== Page extract

The RetryTool wrapper is transparent to the agent because it preserves name, description, and parameters from the inner tool. The agent cannot tell it is calling a wrapped version — it sees the same schema and tool name.
The FallbackTool hides multiple implementations behind a single tool name. The agent makes one call; the fallback logic is entirely in Python. This avoids cluttering the agent's context with error/retry reasoning when a Python-level fallback is sufficient.
Variations
Classify errors before retrying to avoid retrying non-recoverable failures:
async def run(self, **kwargs: Any) -> ToolResult:
result = await self._inner.run(**kwargs)
if result.is_error:
# Do not retry validation errors — only transient errors
if "required" in result.error or "invalid" in result.error.lower():
return result
# Retry network/timeout errors
await asyncio.sleep(self._delay)
return await self._inner.run(**kwargs)

====

Problem to work on
Reproduce the part of the passage on tool wrappers that opens with "The FallbackTool hides" and closes with "result = await self._inner.run(**kwargs)", and substitute "reattempting" for each occurrence of "retrying".

== Records supplied

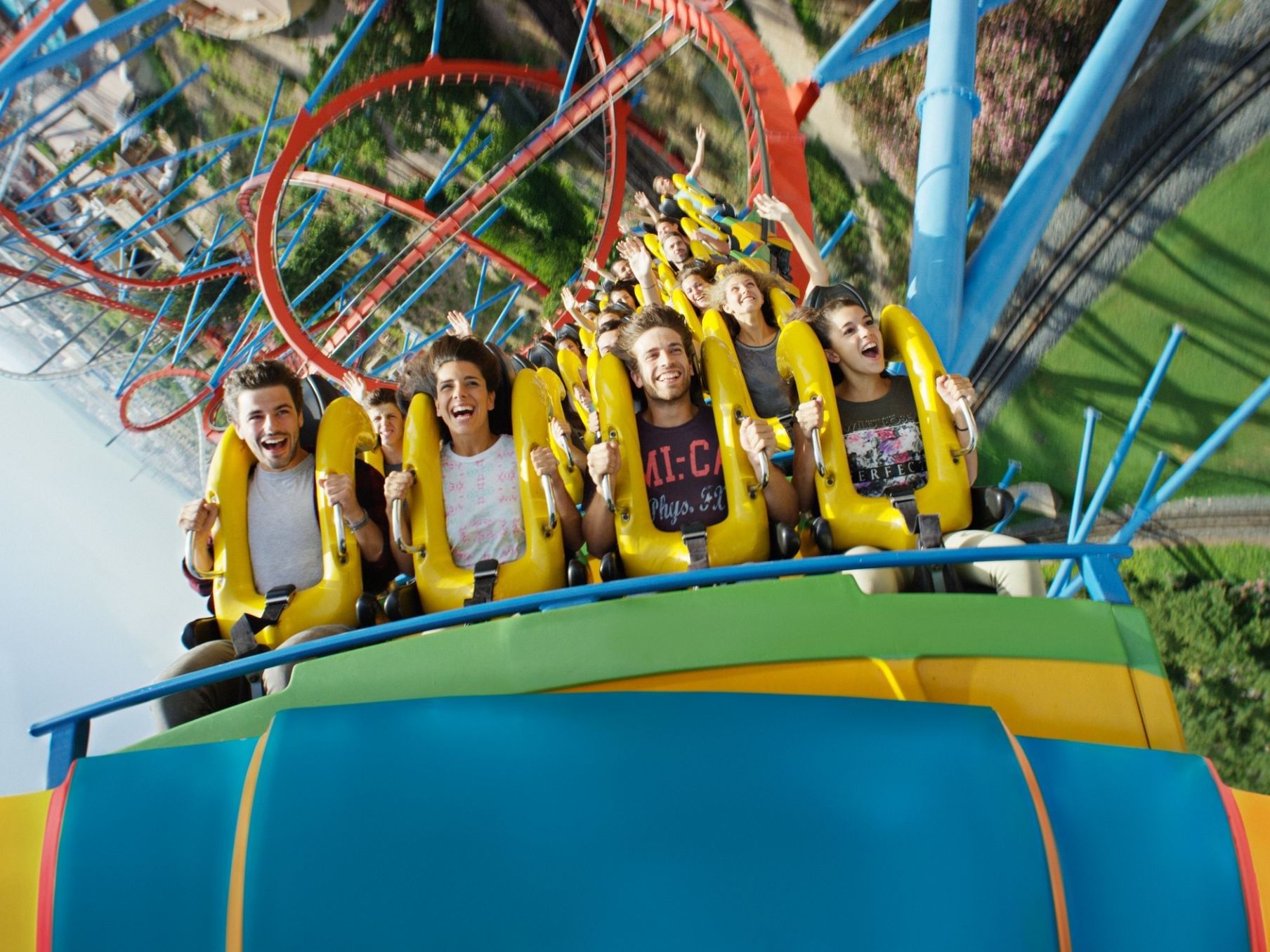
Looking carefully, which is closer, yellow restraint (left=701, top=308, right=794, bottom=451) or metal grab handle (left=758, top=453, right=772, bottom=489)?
metal grab handle (left=758, top=453, right=772, bottom=489)

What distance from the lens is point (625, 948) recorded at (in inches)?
33.3

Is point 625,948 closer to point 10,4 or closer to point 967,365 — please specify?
point 967,365

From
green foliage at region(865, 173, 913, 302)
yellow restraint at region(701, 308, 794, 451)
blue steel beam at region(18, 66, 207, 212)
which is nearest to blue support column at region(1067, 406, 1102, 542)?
green foliage at region(865, 173, 913, 302)

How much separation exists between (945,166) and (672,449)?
1932 millimetres

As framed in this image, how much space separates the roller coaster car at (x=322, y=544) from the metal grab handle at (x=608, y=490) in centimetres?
56

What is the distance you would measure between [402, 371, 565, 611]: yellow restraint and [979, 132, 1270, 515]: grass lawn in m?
2.97

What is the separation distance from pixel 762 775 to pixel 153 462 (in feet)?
41.2

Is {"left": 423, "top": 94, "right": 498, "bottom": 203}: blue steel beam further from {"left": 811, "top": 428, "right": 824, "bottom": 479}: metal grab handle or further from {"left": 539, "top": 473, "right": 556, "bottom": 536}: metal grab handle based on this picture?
{"left": 811, "top": 428, "right": 824, "bottom": 479}: metal grab handle

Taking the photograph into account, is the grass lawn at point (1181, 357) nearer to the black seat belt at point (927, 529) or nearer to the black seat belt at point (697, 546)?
the black seat belt at point (927, 529)

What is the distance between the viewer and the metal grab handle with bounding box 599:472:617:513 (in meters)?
1.80

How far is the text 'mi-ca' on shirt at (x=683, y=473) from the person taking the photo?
6.17 feet

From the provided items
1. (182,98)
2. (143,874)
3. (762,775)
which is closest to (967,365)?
(762,775)

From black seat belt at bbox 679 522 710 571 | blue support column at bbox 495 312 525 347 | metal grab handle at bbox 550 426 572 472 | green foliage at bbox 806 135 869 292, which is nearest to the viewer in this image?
black seat belt at bbox 679 522 710 571

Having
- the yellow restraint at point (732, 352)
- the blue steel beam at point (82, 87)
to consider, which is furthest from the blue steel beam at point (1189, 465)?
the blue steel beam at point (82, 87)
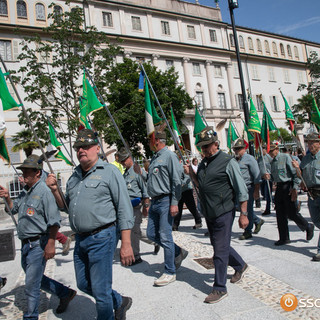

====

Answer to this task
The FallbackTool hides multiple implementations behind a single tool name. The agent makes one call; the fallback logic is entirely in Python. This avoids cluttering the agent's context with error/retry reasoning when a Python-level fallback is sufficient.
Variations
Classify errors before reattempting to avoid reattempting non-recoverable failures:
async def run(self, **kwargs: Any) -> ToolResult:
result = await self._inner.run(**kwargs)